In conventional communication systems, an encoder generates a stream of information bits representing voice or data traffic. This stream of bits is subdivided and grouped, concatenated with various control bits, and packed into a suitable format for transmission. Voice and data traffic may be transmitted in various formats according to the appropriate communication mechanism, such as, for example, frames, packets, subpackets, etc. For the sake of clarity, the term “transmission frame” will be used herein to describe the transmission format in which traffic is actually transmitted. The term “packet” will be used herein to describe the output of a speech coder. Speech coders are also referred to as voice coders, or “vocoders,” and the terms will be used interchangeably herein.
A vocoder extracts parameters relating to a model of voice information (such as human speech) generation and uses the extracted parameters to compress the voice information for transmission. Vocoders typically comprise an encoder and a decoder. A vocoder segments incoming voice information (e.g., an analog voice signal) into blocks, analyzes the incoming speech block to extract certain relevant parameters, and quantizes the parameters into binary or bit representation. The bit representation is packed into a packet, the packets are formatted into transmission frames and the transmission frames are transmitted over a communication channel to a receiver with a decoder. At the receiver, the packets are extracted from the transmission frames, and the decoder unquantizes the bit representations carried in the packets to produce a set of coding parameters. The decoder then re-synthesizes the voice segments, and subsequently, the original voice information using the unquantized parameters.
Different types of vocoders are deployed in various existing wireless and wireline communication systems, often using various compression techniques. Moreover, transmission frame formats and processing defined by one particular standard may be rather significantly different from those of other standards. For example, CDMA standards support the use of variable-rate vocoder frames in a spread spectrum environment while GSM standards support the use of fixed-rate vocoder frames and multi-rate vocoder frames. Similarly, Universal Mobile Telecommunications Systems (UMTS) standards also support fixed-rate and multi-rate vocoders, but not variable-rate vocoders. For compatibility and interoperability between these communication systems, it may be desirable to enable the support of variable-rate vocoder frames within GSM and UMTS systems, and the support of non-variable rate vocoder frames within CDMA systems. One common occurrence throughout all communications systems is the occurrence of echo. Acoustic echo and electrical echo are example types of echo.

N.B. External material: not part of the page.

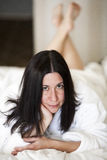 Young brunette relaxing in a white bathrobe 1. A young woman lays on a bed, relaxing in her plush bathrobe Stock Photo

Acoustic echo is produced by poor voice coupling between an earpiece and a microphone in handsets and/or hands-free devices. Electrical echo results from 4-to-2 wire coupling within PSTN networks. Voice-compressing vocoders process voice including echo within the handsets and in wireless networks, which results in returned echo signals with highly variable properties. The echoed signals degrade voice call quality.
In one example of acoustic echo, sound from a loudspeaker is heard by a listener at a near end, as intended. However, this same sound at the near end is also picked up by the microphone, both directly and indirectly, after being reflected. The result of this reflection is the creation of echo, which, unless eliminated, is transmitted back to the far end and heard by the talker at the far end as echo.
If the conventional echo canceller/suppressor 100 is used in a packet switched network, the conventional echo canceller must completely decode the vocoder packets associated with voice signals transmitted in both directions to obtain echo cancellation parameters because all conventional echo cancellation operations work with linear uncompressed speech. That is, the conventional echo canceller/suppressor 100 must extract packet from the transmission frames, unquantize the bit representations carried in the packets to produce a set of coding parameters, and re-synthesize the voice segments before canceling echo. The conventional echo canceller/suppressor then cancels echo using the re-synthesized voice segments.
Because transmitted voice information is encoded into parameters (e.g., in the parametric domain) before transmission and conventional echo suppressors/cancellers operate in the linear speech domain, conventional echo cancellation/suppression in a packet switched network becomes relatively difficult, complex, may add encoding and/or decoding delay and/or degrade voice quality because of, for example, the additional tandeming coding involved.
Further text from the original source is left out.